_Work instructions_.
1. Answer these questions about the article on the European Parliament's Serbia debate, one answer per line, marked the same way.
(a) On what date were the early elections in Serbia held?
(b) In which session is the vote on the resolution scheduled?
(c) Which political group does Vladimír Bilčík speak for?
2. Recast the paragraph beginning "The insinuations put forward in particular" from the article on the European Parliament's Serbia debate as a short bulleted list that keeps its main facts.
3. Transcribe the passage of the article on the European Parliament's Serbia debate that starts at "Brussels – Viktor" and ends at "on December 17.".

-------- Page extract --------

Brussels – Viktor Orbán is not alone. The closest ally of Serbia’s Aleksandar Vučić, the prime minister who is creating the most problems for the unity of the 27 Member States – and the one who is getting the way of the introduction by Brussels of measures against Belgrade for not fulfilling commitments to normalize relations with Kosovo – is finding good company in the far-right array in the European Parliament. Destabilization, interference, attempts to recreate “a new Maidan”: These are the accusations launched by some members of the Identity and Democracy (Id) group not against Russia or China but against the European Union, after, the to say the least, controversial results of early elections in Serbia on December 17.
The insinuations put forward in particular by two French MEPs from theRassemblement National were undoubtedly the most sizzling note in this week’s debate at the plenary session of the EU Parliament in Strasbourg about the situation in Serbia after the December elections (the vote on the resolution is scheduled in the February session). All political groups, including the European Conservatives and Reformists, agreed that there were “grave irregularities and vote-buying” – as stated by Croatia’s Ladislav Ilčić (Ecr), albeit motivated by purely nationalistic reasons – and that “Serbian citizens deserve European reforms and concrete results” (Vladimír Bilčík, EPP), with a thinly veiled criticism of the Commission and Council on the “very soft reaction” to the need for “pragmatism in support of stabilocracy in the country, which, however, does not lead to the expected results” (Klemen Grošelj, Renew Europe). On a different note, French MEPs speaking in the Strasbourg hemicycle on behalf of the Id group expressed their dissent in a way that was more controversial than expected.

-------- Recorded information --------

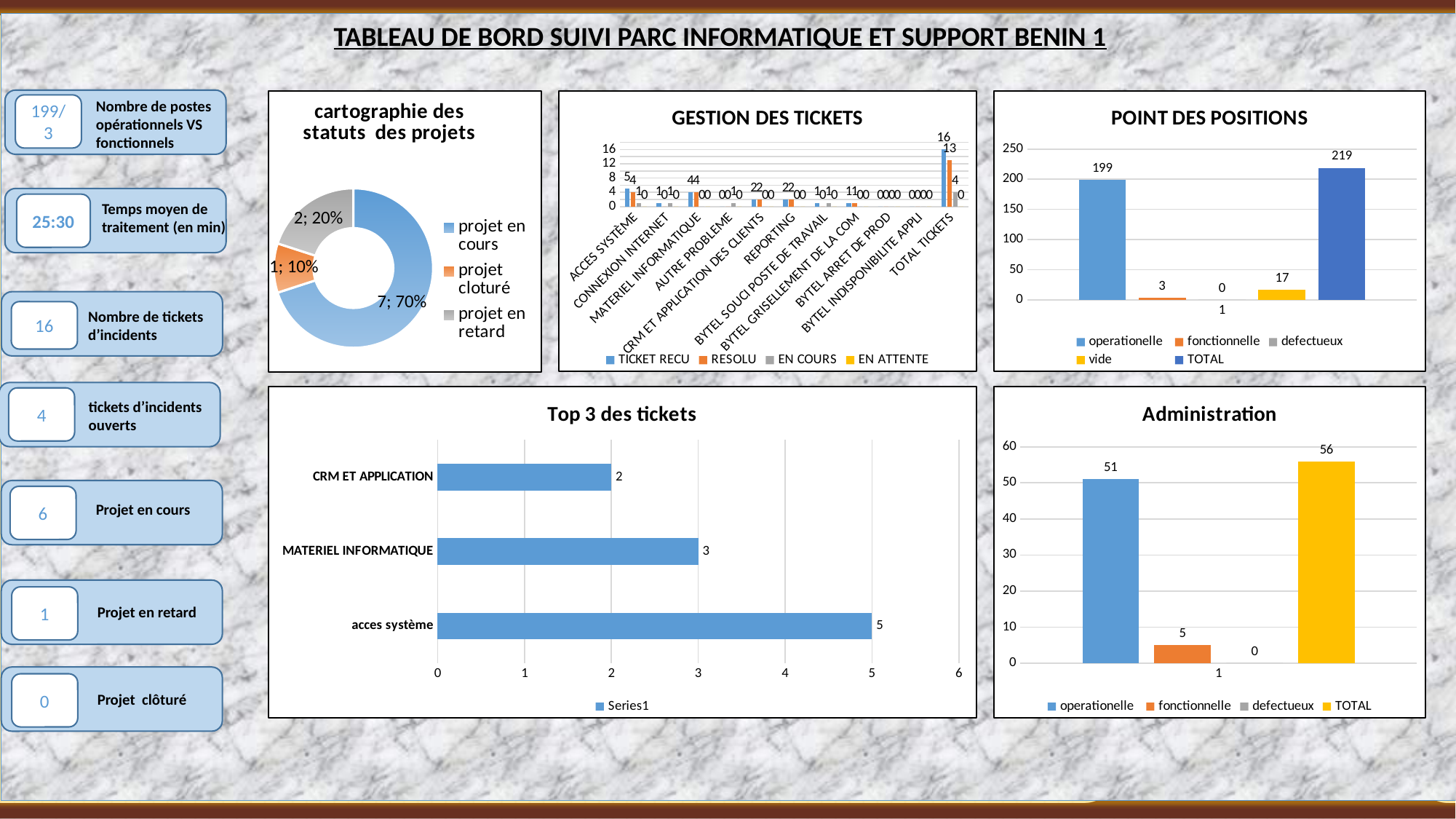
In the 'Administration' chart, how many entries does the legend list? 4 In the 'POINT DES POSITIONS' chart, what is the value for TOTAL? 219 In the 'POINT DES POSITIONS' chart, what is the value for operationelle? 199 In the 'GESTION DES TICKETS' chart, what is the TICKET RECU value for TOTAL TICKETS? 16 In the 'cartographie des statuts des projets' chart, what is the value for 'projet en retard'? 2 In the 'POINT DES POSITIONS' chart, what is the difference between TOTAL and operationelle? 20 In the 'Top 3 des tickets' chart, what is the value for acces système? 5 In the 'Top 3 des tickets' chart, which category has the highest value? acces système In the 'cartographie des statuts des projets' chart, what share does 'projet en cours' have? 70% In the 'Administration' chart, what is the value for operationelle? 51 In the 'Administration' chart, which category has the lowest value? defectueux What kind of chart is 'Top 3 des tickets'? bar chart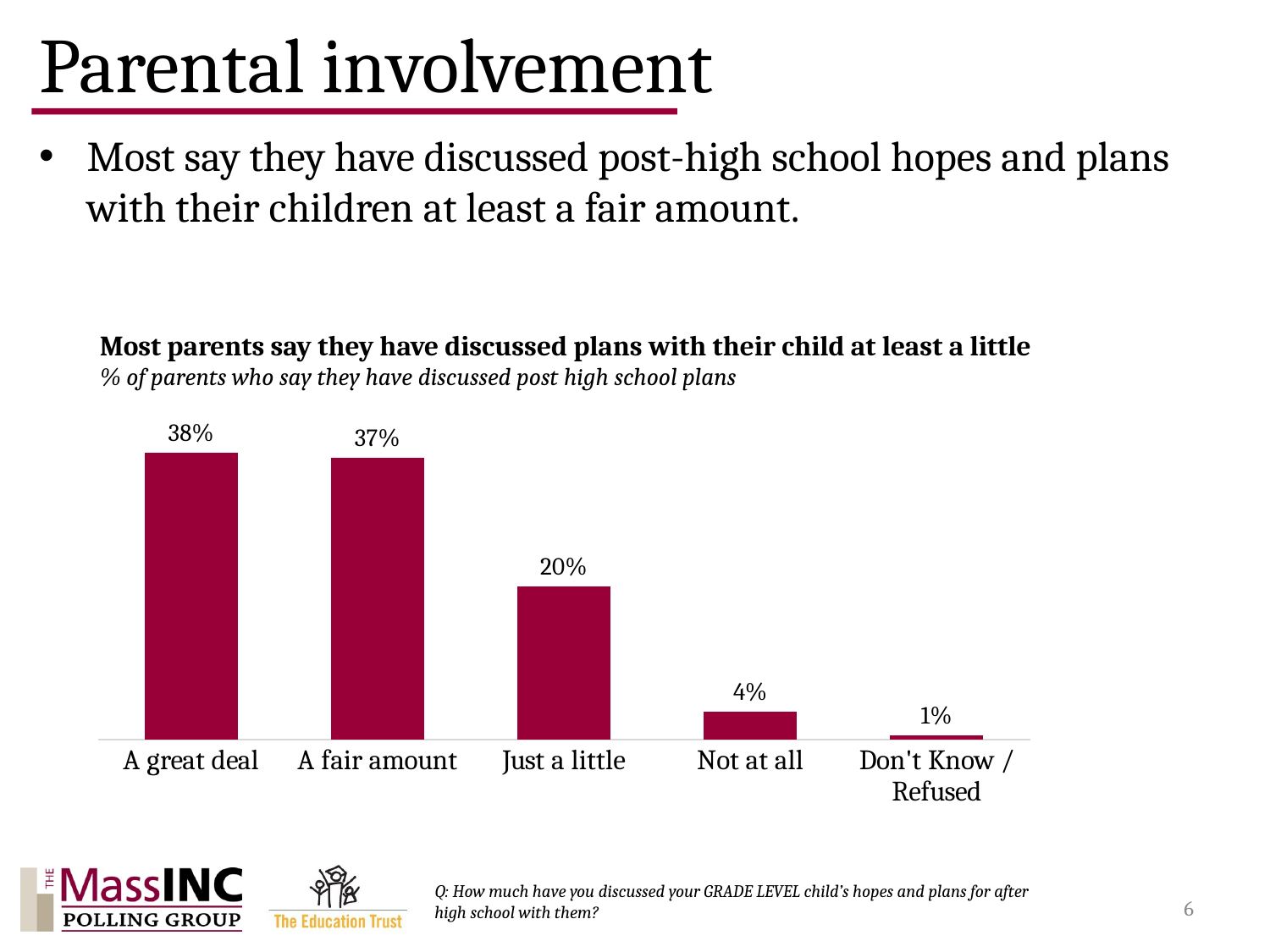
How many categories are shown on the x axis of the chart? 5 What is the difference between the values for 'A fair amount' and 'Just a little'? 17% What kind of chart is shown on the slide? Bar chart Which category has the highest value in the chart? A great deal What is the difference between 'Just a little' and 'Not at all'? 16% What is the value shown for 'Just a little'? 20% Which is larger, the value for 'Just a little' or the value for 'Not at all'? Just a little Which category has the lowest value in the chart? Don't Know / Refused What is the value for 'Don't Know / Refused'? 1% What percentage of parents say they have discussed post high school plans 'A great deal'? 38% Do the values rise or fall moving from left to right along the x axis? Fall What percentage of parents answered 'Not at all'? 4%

--------

_Answers to this exercise_.
1.
(a) December 17
(b) The February session
(c) EPP

2.
- Two French MEPs from the Rassemblement National made the most sizzling insinuations in this week's Strasbourg plenary debate on Serbia after the December elections.
- The vote on the resolution is scheduled for the February session.
- All political groups, including the European Conservatives and Reformists, agreed there were "grave irregularities and vote-buying" (Ladislav Ilčić, Ecr).
- Vladimír Bilčík (EPP) said that "Serbian citizens deserve European reforms and concrete results."
- Klemen Grošelj (Renew Europe) criticized the Commission and Council's "very soft reaction" and their "pragmatism in support of stabilocracy," which, he said, "does not lead to the expected results."
- French MEPs speaking for the Id group expressed dissent in a way more controversial than expected.

3.
Brussels – Viktor Orbán is not alone. The closest ally of Serbia’s Aleksandar Vučić, the prime minister who is creating the most problems for the unity of the 27 Member States – and the one who is getting the way of the introduction by Brussels of measures against Belgrade for not fulfilling commitments to normalize relations with Kosovo – is finding good company in the far-right array in the European Parliament. Destabilization, interference, attempts to recreate “a new Maidan”: These are the accusations launched by some members of the Identity and Democracy (Id) group not against Russia or China but against the European Union, after, the to say the least, controversial results of early elections in Serbia on December 17.